Mason laughs. “You can’t hack her, brother. Get that tempting flower out of your head right now.”

I sigh and lean back in my chair, allowing my weight to rock me. “She didn’t recognize me.”

“That’s because you probably looked like Jesus’s less attractive and more unwashed cousin since I know you hadn’t left your closet or whatever in a few days. It’s also been… what? Ten years?”

“Yes. I was eighteen, and she was sixteen. The last time I saw her was before I left for MIT.” When I broke up with her. When I broke her heart and came to realize that leaving her was a special form of hell piled on top of her brother’s death. Before I learned the taste of betrayal at the hands of people I considered friends. People I foolishly trusted. And the fabric of my being shifted yet again.

He clears his throat. “So you saw her, and she works at a café and a strip club. So what? Are you planning to go back to the café? Regardless, you’re not showing up at the club. You don’t regularly go there, and that’s stalking.”

“What’s with all these rules? No hacking, no stalking?”

“If it were Katy or Keegan or Tinsley or Wren? Would you want one of their random-ass exes doing any of that with them?Think about what my wife’s ex did with her and the shit you had to do to get us out of.”

Fuck.

“Fine. I won’t show up at the club, and I won’t hack her,” I grumble.

“Good man.”

I bounce back in my chair and cover my eyes with my other hand. “I’ve never claimed to be a good man. In fact, I pretty much know I’m not.”

“I disagree with that. You’re one of the best men I know. You’re the one we all call when we need help. And you’re always there. Always. No matter what. You drop everything for everyone and fix all our messes without expecting anything in return. You’re fucking Batman, dude. We get it. Don’t do something creepy and dark just to prove that.”

“I won’t. But I’m not happy about it, and I can’t promise I won’t do something minor.”

He sighs. “Why don’t you just go and talk to her? You know, like every normal human does.”

“Because I’m not normal, and I’m sure I’m not ready for that yet.”

“I get that. Just do the right thing. I’ll see you tonight after you get Keegan and Loomis.”

“Yes. Thanks for the morals pep talk.”

“Much good it did you. Later.”

He disconnects the call, and I get to my feet and pace to the window. Cassian and I had been best friends since we were little kids.

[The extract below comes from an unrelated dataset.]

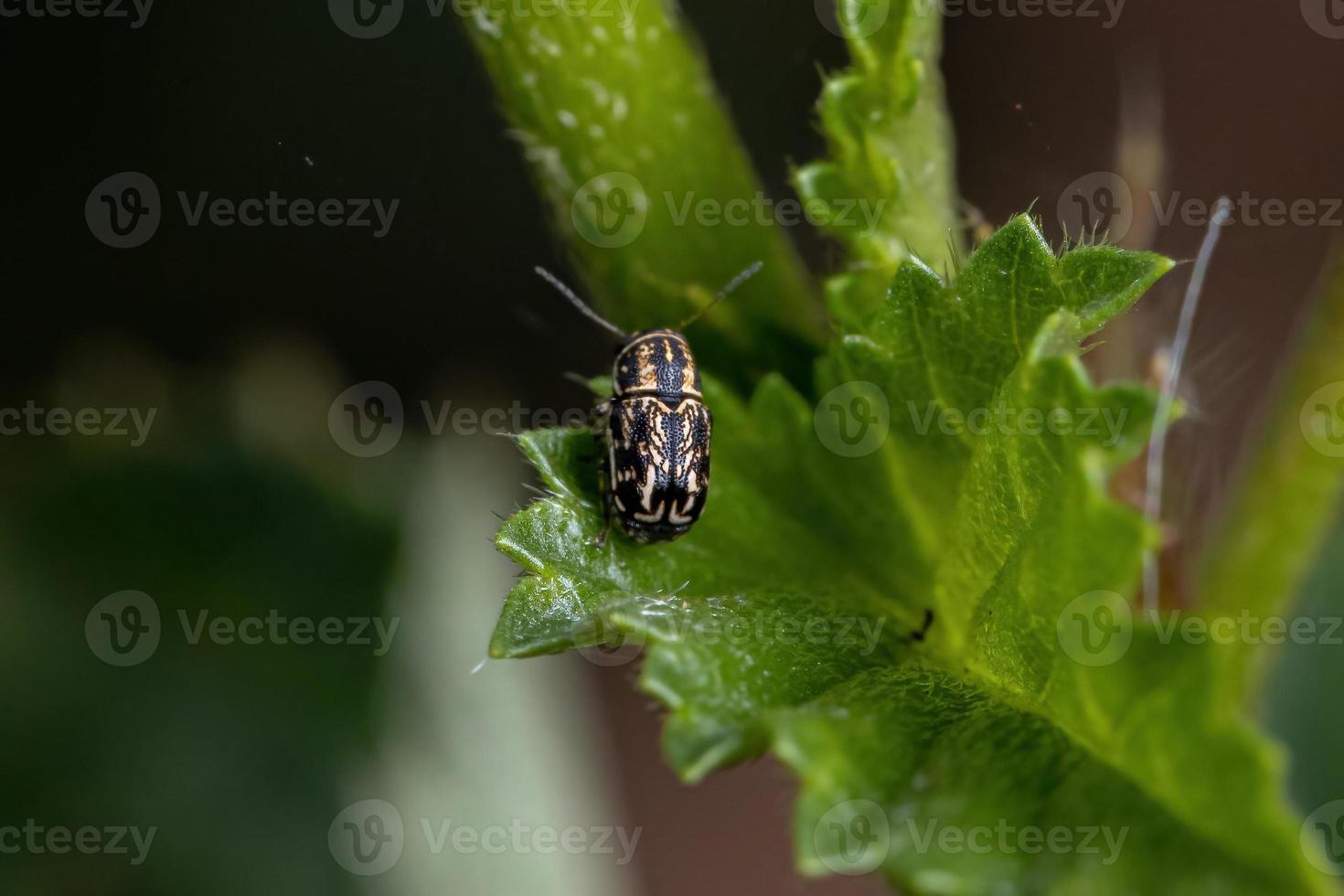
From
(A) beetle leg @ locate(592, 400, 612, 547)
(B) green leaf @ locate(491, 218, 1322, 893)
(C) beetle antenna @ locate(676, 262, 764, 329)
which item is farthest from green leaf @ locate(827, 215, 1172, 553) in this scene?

We weren’t the boys nice girls like Liora brought home to their parents, and despite Cassian telling all of us that he’d kill us if we ever touched his sister, I did. For two years in secret, she was mine.

She lived that secret with me, pushing to keep it harder than I did.

But I said things. Made her promises.

Then Cassian died, and I couldn’t keep those promises anymore.

She told me she understood, but that didn’t stop her tears or heartbreak, and it didn’t stop me from being hungover on her for longer than I care to admit. Or from getting the tattoo the night I hit my lowest point with it.

Her parents hated me. They had no clue about my family’s money or how we could have bought theirs ten times over because that’s how we liked to keep it. I was the bad boy who rode dirt bikes and motorcycles and had a tattoo artist for a father. I was the smart, nerdy kid who never fit that role. I smoked weed and drank and came to Boston half of my weekends to see my other friends. I hacked anything and anyone I could, though she never knew that, and neither did anyone else.

The only people who know what I do are my very inner circle and no one in Maine.

But I liked her. A lot. Actually, I loved her.

I dated her longer than I’ve dated anyone else, before or since. She just had this way about her that made everything better, whether it was bad or not. She was my angel. My first everything.

But she’s not that person anymore, and neither am I.

Okay,I’m not stalking her. I swear I’m not. I just wanted a cup of coffee and maybe a muffin to clear my head after my conversation with Mason. But in fairness to me, if I had hacked her, I would have known her schedule, and I could have planned accordingly. Because it’s one in the afternoon, and the last time I was here at this time, she wasn’t. I didn’t expect her. I’m actually a bit blindsided by it. Again.